Sleep hygiene will determine the quality of your sleep. To ensure all five stages of your sleep cycle are correctly performing, make sure your bedroom is dark and cold enough to make your body sleepy.

Have clean sheets and good pajamas because the material of the clothes you’re sleeping in can make you either too sweaty or too itchy. Knowing that women are more prone to sleep deprivation than men due to pregnancy or PMS syndrome, getting bamboo pajamas for women and light layers for your bedding can help you get more comfortable and relaxed.


Among the reasons why people have difficulties sleeping, worrying is also common. It’s normal to be anxious about work, family issues or money, but it’s important to be in control of your thoughts and not let them affect your health. That’s why meditation is a widespread practice for people who want to sleep better and be calmer throughout the day because it’s an exercise that allows your thoughts to wander around, while you try to observe and get to know yourself better.


One of the most underrated pieces of advice is to try and exercise some more. If you have an office job where you have to stay on a chair for prolonged hours, exercising is crucial to avoid sleep problems, obesity and heart issues. Getting physical doesn’t mean running on marathons or doing HIIT workouts. You can only take a walk each day before nighttime or try yoga, which is less demanding on your body’s energy.

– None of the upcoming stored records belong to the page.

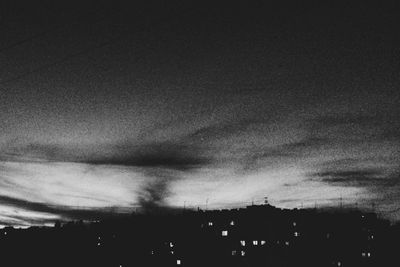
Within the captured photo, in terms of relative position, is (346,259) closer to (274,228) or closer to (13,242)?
(274,228)

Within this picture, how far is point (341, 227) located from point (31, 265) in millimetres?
82319

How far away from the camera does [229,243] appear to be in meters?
111

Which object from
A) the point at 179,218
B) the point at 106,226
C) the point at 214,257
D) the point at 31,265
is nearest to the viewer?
the point at 214,257

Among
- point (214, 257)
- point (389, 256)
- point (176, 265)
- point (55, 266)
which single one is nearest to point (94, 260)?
point (55, 266)

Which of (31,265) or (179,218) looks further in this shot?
(179,218)

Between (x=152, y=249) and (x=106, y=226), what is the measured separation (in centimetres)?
3249

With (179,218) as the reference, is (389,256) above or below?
below

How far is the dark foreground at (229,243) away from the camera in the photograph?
105125 mm

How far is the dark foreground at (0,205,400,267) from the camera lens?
10512 cm

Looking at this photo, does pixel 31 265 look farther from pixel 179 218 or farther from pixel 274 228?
pixel 274 228

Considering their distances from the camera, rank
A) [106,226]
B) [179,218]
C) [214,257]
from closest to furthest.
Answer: [214,257] → [179,218] → [106,226]

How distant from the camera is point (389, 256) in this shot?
379ft

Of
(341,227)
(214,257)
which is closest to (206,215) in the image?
(214,257)

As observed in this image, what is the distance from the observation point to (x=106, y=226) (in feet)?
493
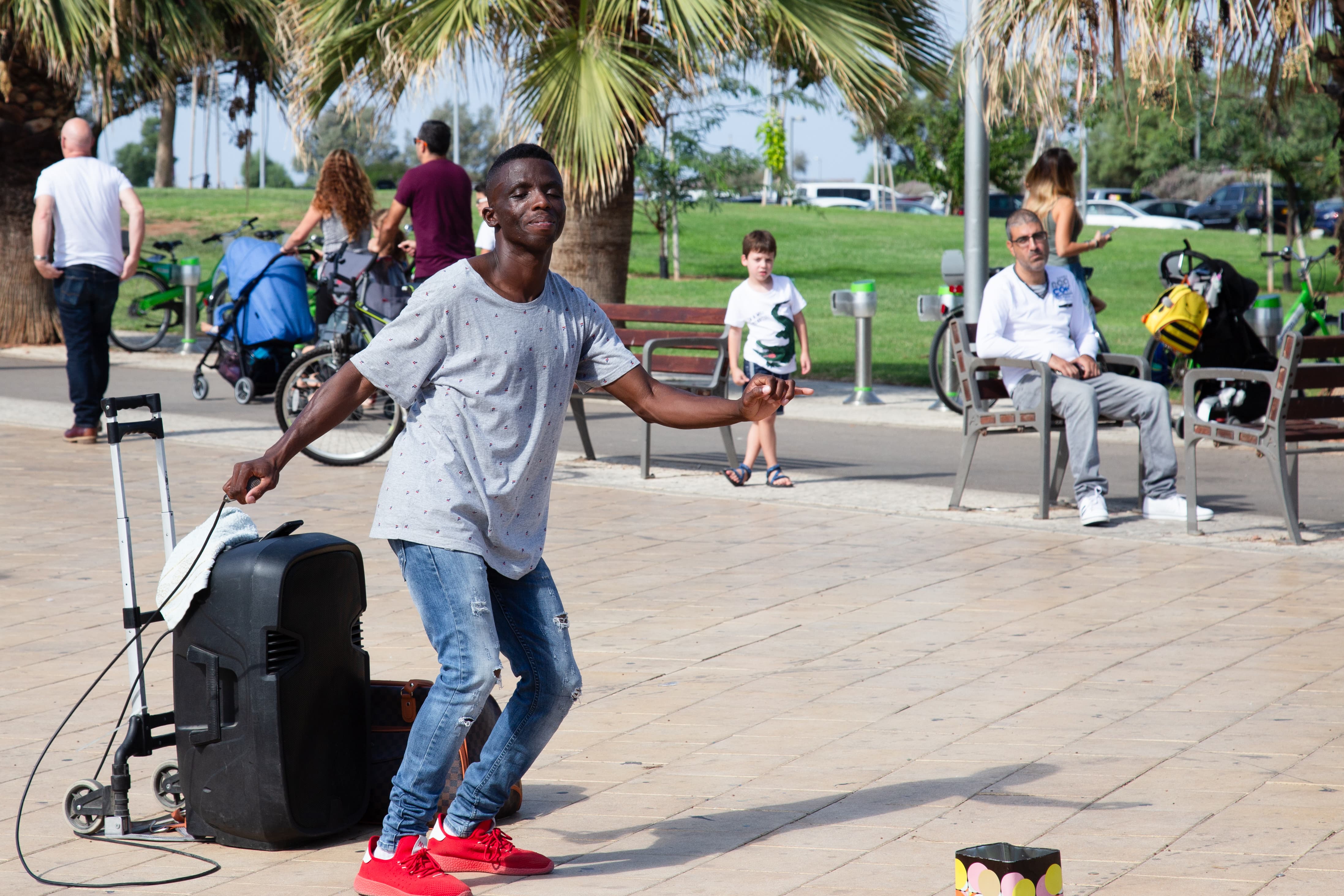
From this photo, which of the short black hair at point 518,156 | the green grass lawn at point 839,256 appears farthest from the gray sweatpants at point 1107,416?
the green grass lawn at point 839,256

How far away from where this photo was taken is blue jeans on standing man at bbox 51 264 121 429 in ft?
33.2

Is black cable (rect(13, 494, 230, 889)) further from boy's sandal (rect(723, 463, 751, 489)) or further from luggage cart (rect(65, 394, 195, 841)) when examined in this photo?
boy's sandal (rect(723, 463, 751, 489))

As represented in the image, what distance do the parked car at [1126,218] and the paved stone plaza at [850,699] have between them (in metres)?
45.2

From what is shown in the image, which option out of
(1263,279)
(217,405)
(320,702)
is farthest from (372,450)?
(1263,279)

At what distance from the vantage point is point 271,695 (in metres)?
3.52

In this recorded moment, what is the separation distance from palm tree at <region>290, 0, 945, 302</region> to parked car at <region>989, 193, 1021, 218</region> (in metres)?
40.5

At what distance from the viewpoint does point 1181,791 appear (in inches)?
157

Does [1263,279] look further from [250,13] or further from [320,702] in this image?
[320,702]

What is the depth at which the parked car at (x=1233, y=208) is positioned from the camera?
→ 157ft

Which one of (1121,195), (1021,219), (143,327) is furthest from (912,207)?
(1021,219)

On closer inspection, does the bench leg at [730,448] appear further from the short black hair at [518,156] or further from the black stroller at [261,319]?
the short black hair at [518,156]

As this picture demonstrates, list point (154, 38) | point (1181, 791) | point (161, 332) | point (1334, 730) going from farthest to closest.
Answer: point (161, 332) → point (154, 38) → point (1334, 730) → point (1181, 791)

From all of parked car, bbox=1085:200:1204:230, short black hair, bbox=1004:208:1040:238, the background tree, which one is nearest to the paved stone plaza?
short black hair, bbox=1004:208:1040:238

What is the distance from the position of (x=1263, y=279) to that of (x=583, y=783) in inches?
1126
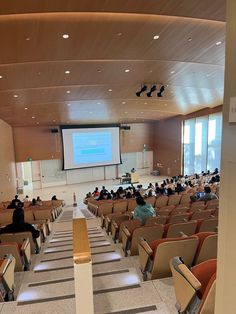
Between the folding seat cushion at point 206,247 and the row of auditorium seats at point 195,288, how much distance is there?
0.68 meters

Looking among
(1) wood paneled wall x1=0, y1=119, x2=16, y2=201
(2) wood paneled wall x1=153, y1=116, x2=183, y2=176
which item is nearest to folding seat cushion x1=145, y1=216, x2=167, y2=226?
(1) wood paneled wall x1=0, y1=119, x2=16, y2=201

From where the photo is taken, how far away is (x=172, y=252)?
2.94 meters

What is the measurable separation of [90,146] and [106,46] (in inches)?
614

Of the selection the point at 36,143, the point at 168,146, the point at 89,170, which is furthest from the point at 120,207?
the point at 168,146

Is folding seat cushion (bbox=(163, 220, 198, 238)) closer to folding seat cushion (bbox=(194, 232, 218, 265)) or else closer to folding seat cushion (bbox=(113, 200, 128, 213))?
folding seat cushion (bbox=(194, 232, 218, 265))

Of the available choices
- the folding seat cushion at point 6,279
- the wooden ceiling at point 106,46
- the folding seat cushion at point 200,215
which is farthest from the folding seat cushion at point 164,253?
the wooden ceiling at point 106,46

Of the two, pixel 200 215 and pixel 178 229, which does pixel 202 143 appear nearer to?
pixel 200 215

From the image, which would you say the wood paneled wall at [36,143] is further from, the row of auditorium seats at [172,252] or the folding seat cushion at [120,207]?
the row of auditorium seats at [172,252]

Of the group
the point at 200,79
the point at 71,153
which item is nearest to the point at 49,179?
the point at 71,153

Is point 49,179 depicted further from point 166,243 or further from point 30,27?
point 166,243

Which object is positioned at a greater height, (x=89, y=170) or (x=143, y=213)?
(x=143, y=213)

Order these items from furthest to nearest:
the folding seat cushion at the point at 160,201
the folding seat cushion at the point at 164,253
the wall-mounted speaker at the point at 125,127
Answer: the wall-mounted speaker at the point at 125,127 → the folding seat cushion at the point at 160,201 → the folding seat cushion at the point at 164,253

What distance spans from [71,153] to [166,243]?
18.6 m

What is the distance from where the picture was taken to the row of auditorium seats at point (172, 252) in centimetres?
291
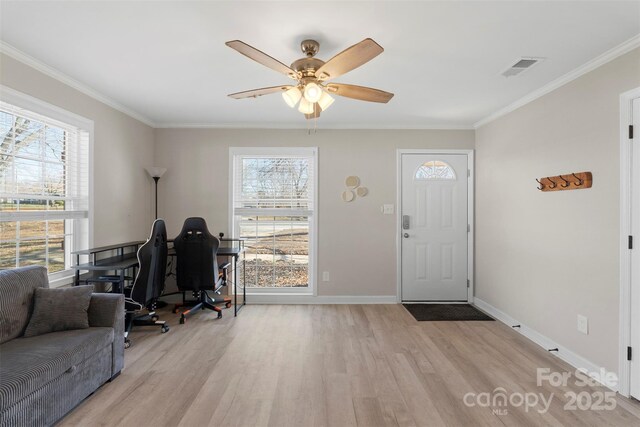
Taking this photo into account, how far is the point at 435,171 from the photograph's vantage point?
435 centimetres

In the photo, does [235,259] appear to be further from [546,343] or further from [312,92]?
[546,343]

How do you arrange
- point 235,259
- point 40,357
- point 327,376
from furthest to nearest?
Answer: point 235,259 → point 327,376 → point 40,357

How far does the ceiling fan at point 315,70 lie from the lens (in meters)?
1.73

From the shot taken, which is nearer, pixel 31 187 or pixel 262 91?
pixel 262 91

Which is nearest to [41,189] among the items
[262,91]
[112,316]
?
[112,316]

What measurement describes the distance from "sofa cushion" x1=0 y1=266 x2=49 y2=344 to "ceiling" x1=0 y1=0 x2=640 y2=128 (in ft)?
5.39

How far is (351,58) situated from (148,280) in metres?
2.71

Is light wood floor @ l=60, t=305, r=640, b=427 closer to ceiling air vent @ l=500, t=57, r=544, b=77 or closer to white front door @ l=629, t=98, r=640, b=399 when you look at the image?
white front door @ l=629, t=98, r=640, b=399

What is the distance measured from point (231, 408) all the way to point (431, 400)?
1330 mm

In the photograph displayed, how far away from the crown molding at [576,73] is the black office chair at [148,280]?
393 centimetres

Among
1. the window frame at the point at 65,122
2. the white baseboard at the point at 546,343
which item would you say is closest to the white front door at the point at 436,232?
the white baseboard at the point at 546,343

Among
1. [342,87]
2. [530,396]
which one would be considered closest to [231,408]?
[530,396]

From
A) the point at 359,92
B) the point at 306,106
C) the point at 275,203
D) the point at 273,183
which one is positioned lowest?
the point at 275,203

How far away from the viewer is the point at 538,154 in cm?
308
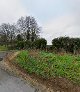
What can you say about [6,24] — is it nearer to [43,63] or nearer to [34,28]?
[34,28]

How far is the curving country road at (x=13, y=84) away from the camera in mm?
11125

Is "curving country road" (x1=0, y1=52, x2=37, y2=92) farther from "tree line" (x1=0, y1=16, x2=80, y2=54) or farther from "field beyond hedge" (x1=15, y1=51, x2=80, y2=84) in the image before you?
"tree line" (x1=0, y1=16, x2=80, y2=54)

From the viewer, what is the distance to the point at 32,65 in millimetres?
15789

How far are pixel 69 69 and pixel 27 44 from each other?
939 inches

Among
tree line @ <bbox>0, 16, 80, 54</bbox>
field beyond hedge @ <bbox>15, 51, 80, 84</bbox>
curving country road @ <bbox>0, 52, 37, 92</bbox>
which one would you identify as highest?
tree line @ <bbox>0, 16, 80, 54</bbox>

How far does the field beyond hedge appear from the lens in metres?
13.5

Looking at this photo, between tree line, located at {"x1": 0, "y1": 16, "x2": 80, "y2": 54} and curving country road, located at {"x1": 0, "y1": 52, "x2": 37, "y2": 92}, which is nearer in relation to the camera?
curving country road, located at {"x1": 0, "y1": 52, "x2": 37, "y2": 92}

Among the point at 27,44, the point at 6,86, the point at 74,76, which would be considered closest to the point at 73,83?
the point at 74,76

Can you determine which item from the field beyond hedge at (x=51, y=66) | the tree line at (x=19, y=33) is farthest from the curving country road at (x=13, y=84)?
the tree line at (x=19, y=33)

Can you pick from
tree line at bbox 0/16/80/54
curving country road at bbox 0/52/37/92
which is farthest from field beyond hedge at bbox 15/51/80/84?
tree line at bbox 0/16/80/54

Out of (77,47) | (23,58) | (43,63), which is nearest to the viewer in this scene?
(43,63)

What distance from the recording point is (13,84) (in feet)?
39.2

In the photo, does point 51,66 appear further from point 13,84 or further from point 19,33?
point 19,33

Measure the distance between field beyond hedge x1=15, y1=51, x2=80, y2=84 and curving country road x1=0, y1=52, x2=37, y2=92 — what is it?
5.14 feet
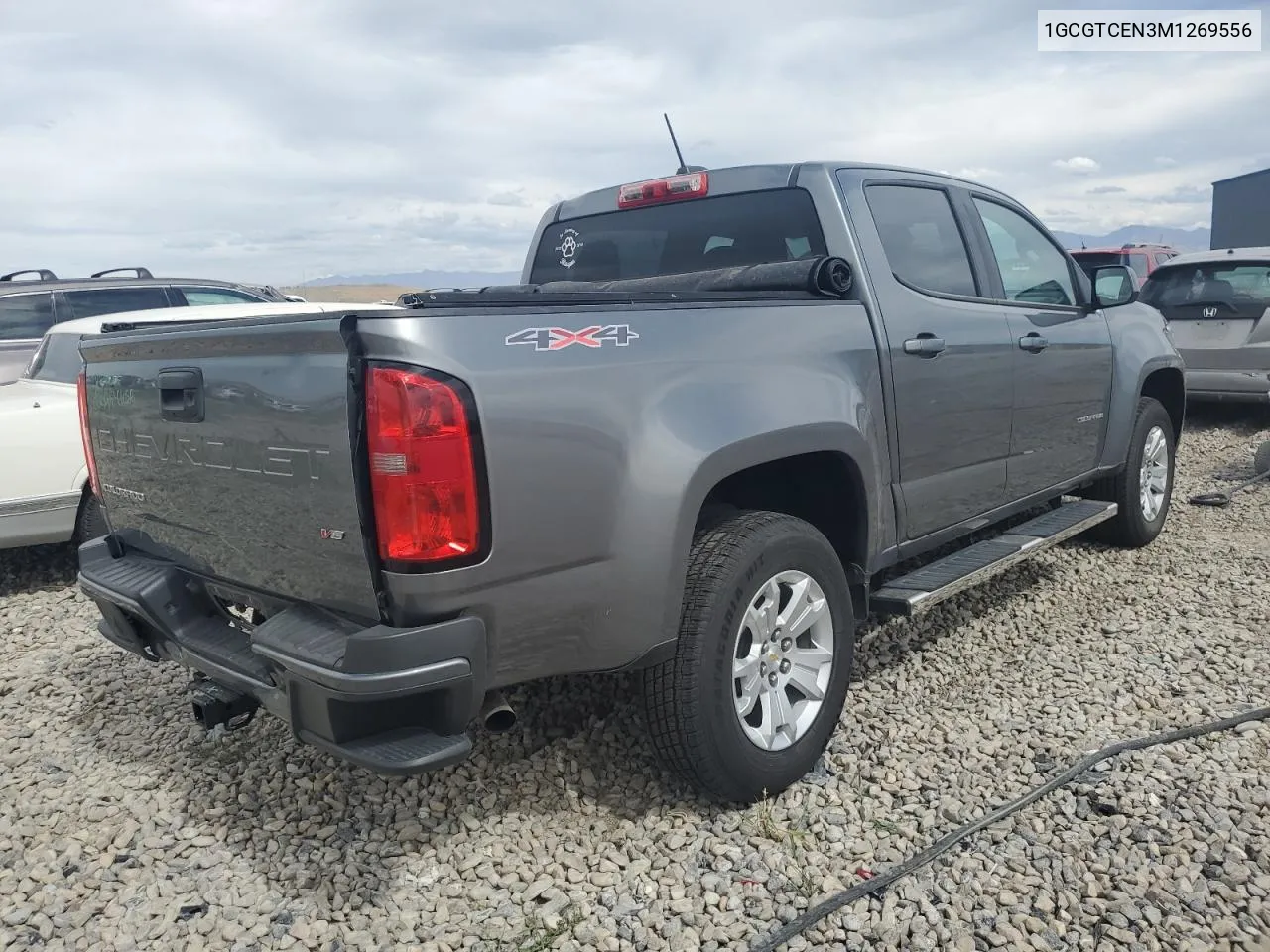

Another problem of sleep deprivation is lying awake for too long. When this happens for more than 20 minutes, try to do something that’s not too stimulating, like reading. You can have a lamp next to your bed and your favorite book (and if you don’t have one, it’s time to discover new genres). Reading doesn’t only get you sleepy in a matter of minutes, but you’ll also get to reduce stress and increase brain connectivity, and it will help you prevent cognitive decline as you age.

Stick to your program

If you created a schedule, be sure to stick to it, even on weekends and vacations. No matter what happens, if your internal clock is affected even for a bit, you may experience trouble with sleeping again. Don’t be afraid of losing social events or gatherings because you can be social and still respect your sleeping schedule.

Wrapping up

Sleeping is one of the greatest causes of accidents and future illnesses. If we want to protect our health and live better, it’s important to have basic sleep hygiene and to put our sleeping schedule on top of our priorities list.